What the task requires
The answer should be an exact repeat of the stretch of material below from the line containing "[citizen-science consensus label]" through the line containing "Label granularity: sequence-level.".

[Dataset records Boundary: Start]

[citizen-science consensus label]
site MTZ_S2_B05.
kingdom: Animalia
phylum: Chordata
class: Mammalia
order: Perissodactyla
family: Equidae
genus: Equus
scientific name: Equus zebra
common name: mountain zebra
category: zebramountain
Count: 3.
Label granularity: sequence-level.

[Dataset records Boundary: End]
[Dataset records Boundary: Start]

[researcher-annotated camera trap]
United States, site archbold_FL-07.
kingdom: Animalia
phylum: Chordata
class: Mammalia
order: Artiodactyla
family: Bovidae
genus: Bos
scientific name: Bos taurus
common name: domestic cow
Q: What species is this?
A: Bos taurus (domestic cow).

[Dataset records Boundary: End]

Task output
[citizen-science consensus label]
site MTZ_S2_B05.
kingdom: Animalia
phylum: Chordata
class: Mammalia
order: Perissodactyla
family: Equidae
genus: Equus
scientific name: Equus zebra
common name: mountain zebra
category: zebramountain
Count: 3.
Label granularity: sequence-level.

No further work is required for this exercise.